## [HOW TO COMPLETE THIS TASK]
Please filter the entries and return only the lines that include "States".
AVAILABLE RECORDS: Begin
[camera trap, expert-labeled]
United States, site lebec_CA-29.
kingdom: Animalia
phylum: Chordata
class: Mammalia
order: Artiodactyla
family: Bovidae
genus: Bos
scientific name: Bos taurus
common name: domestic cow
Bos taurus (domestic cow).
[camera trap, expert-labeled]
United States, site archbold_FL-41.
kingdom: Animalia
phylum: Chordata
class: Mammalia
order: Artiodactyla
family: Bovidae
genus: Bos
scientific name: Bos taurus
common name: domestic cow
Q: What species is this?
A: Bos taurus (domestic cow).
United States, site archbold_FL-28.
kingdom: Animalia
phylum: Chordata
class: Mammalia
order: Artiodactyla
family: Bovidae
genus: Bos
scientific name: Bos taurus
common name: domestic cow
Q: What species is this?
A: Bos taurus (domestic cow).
AVAILABLE RECORDS: End
## [RESULT OF THE EXERCISE]
United States, site lebec_CA-29.
United States, site archbold_FL-41.
United States, site archbold_FL-28.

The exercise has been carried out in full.